What the task asks
Rewrite the data below as a JSON list of strings, with one string for each line and blank lines omitted.

Information provided
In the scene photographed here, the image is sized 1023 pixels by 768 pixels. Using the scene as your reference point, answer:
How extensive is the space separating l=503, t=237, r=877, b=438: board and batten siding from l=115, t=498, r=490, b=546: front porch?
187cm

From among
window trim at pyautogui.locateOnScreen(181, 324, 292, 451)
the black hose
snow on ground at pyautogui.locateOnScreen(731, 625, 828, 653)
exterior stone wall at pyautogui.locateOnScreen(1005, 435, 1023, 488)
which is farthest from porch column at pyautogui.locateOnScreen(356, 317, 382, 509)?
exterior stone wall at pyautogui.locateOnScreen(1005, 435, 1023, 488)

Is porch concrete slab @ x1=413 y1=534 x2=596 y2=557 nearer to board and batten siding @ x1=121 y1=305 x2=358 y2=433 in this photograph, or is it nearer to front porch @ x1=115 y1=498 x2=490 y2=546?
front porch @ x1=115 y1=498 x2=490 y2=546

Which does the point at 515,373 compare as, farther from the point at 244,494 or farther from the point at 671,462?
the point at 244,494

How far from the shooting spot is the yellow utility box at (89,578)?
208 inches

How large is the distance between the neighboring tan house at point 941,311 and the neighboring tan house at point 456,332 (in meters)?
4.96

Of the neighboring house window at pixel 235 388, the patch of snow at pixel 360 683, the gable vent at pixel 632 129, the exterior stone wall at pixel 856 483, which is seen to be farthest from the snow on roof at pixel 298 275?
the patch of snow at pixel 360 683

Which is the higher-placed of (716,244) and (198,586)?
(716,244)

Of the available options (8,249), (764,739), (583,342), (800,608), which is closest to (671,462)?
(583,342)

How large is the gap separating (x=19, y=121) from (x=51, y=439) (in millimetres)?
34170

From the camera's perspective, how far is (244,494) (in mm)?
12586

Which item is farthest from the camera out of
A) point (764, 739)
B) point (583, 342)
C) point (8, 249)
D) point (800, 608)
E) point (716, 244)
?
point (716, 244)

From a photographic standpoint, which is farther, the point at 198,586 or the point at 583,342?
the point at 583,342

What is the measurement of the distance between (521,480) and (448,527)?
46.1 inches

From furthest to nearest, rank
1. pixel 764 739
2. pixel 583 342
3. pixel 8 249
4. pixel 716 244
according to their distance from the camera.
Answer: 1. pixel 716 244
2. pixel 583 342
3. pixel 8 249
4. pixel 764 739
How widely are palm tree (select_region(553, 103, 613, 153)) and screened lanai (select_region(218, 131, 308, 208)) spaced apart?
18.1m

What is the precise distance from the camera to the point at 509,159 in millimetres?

Response to this task
[
  "In the scene photographed here, the image is sized 1023 pixels by 768 pixels. Using the scene as your reference point, answer:",
  "How extensive is the space separating l=503, t=237, r=877, b=438: board and batten siding from l=115, t=498, r=490, b=546: front porch?",
  "187cm",
  "From among",
  "window trim at pyautogui.locateOnScreen(181, 324, 292, 451)",
  "the black hose",
  "snow on ground at pyautogui.locateOnScreen(731, 625, 828, 653)",
  "exterior stone wall at pyautogui.locateOnScreen(1005, 435, 1023, 488)",
  "which is farthest from porch column at pyautogui.locateOnScreen(356, 317, 382, 509)?",
  "exterior stone wall at pyautogui.locateOnScreen(1005, 435, 1023, 488)",
  "Is porch concrete slab @ x1=413 y1=534 x2=596 y2=557 nearer to board and batten siding @ x1=121 y1=305 x2=358 y2=433 in this photograph, or is it nearer to front porch @ x1=115 y1=498 x2=490 y2=546?",
  "front porch @ x1=115 y1=498 x2=490 y2=546",
  "Which does the point at 515,373 compare as, farther from the point at 244,494 or farther from the point at 671,462?",
  "the point at 244,494",
  "How far from the shooting spot is the yellow utility box at (89,578)?",
  "208 inches",
  "How large is the distance between the neighboring tan house at point 941,311 and the neighboring tan house at point 456,332 (in meters)?",
  "4.96",
  "Of the neighboring house window at pixel 235 388, the patch of snow at pixel 360 683, the gable vent at pixel 632 129, the exterior stone wall at pixel 856 483, which is seen to be farthest from the snow on roof at pixel 298 275?",
  "the patch of snow at pixel 360 683",
  "Which is the higher-placed of (716,244) and (198,586)?",
  "(716,244)",
  "Of the available options (8,249), (764,739), (583,342), (800,608), which is closest to (671,462)?",
  "(583,342)",
  "How large is the gap separating (x=19, y=121) from (x=51, y=439) (in millimetres)?",
  "34170",
  "From the camera's perspective, how far is (244,494) (in mm)?",
  "12586",
  "Which item is farthest from the camera out of",
  "A) point (764, 739)",
  "B) point (583, 342)",
  "C) point (8, 249)",
  "D) point (800, 608)",
  "E) point (716, 244)",
  "?",
  "point (716, 244)",
  "From a photographic standpoint, which is farther, the point at 198,586 or the point at 583,342?",
  "the point at 583,342",
  "What is the measurement of the distance between (521,480) and (448,527)?",
  "46.1 inches",
  "From furthest to nearest, rank",
  "1. pixel 764 739",
  "2. pixel 583 342",
  "3. pixel 8 249",
  "4. pixel 716 244",
  "according to their distance from the camera.",
  "Answer: 1. pixel 716 244",
  "2. pixel 583 342",
  "3. pixel 8 249",
  "4. pixel 764 739",
  "How widely are palm tree (select_region(553, 103, 613, 153)) and screened lanai (select_region(218, 131, 308, 208)) spaced apart?",
  "18.1m",
  "What is the precise distance from the camera to the point at 509,159 in millimetres?"
]